At time of sunset home he came, but not to beat his beautiful daughter. On the contrary, he made much of her. Fuddled he was, but not drunk. He took her incontinent upon his knee and began to deal in rather liberal innuendo. Divining him darkly, she went to work with such arts as she had to wheedle the worst out of him.

"Carissimo padre,"—so she coaxed him, with hands interwoven about his scrubby face,—"tell me more of this gallantry of young blades."

"Chuck, chuck, chuck," he babbled, oozing wine, "come and feed out of my hand. Bill me, sweeting, and I bill thee. Ho, ho! Two doves on a branch! What, turtle? Wilt thou mope for ever?"

She trembled. "Nay, nay, I'll mope no more, father," says she. "But do thou tell me who my mate is to be."
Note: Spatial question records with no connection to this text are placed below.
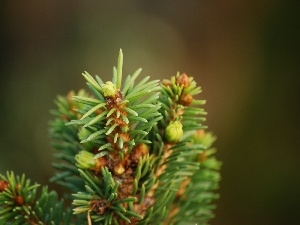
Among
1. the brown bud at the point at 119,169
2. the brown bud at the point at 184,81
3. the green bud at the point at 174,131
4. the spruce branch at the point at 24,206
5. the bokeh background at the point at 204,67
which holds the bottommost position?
the spruce branch at the point at 24,206

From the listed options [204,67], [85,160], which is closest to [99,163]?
[85,160]

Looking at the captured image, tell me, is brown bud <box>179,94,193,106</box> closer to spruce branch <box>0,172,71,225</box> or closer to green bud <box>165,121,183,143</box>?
green bud <box>165,121,183,143</box>

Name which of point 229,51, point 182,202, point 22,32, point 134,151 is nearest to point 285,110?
point 229,51

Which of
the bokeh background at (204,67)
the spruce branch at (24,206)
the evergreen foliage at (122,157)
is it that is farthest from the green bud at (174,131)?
the bokeh background at (204,67)

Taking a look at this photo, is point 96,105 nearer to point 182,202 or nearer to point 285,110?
point 182,202

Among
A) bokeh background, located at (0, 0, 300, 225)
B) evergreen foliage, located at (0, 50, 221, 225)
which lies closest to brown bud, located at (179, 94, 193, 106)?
evergreen foliage, located at (0, 50, 221, 225)

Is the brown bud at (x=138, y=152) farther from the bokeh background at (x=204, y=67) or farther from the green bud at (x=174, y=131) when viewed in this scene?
the bokeh background at (x=204, y=67)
Slyly he looked at her burning face and slyly kissed it. Then he began to sing—

"Quell' drudo, Messer Amore,
Ha scelto un Dardo per cuore!
Dardo acerbo, ardente,
Che fa gridare le genti—
Ohimè! Dolce dolore!"

She had been a fool indeed to miss such a rebus. So the peril was worse than her dread! The lees of twenty ducats shabby in his fist told her how near the peril was.

Going to bed, he folded her in his arms, making her prop while he mumbled comfort.

"It is all for the best, my beauty-bright," he hiccoughed, "all clearly for the best. Messer Alessandro is a lover in ten thousand. I shall be as good as a father-in-law any day of the week. Why, it's 'My honest friend' that he hails me already! That is what a man may call climbing up, I hope, when a poetical roaring blade cuts out your 'servo suo' in that fashion. And he's Sotto-Prefetto, remember. That means all Padua yours for the asking. Sleep sound, my pretty bird, Ippolita bella! After this night you shall sleep by day." So he found, by good luck, his bed, and she a time for tears.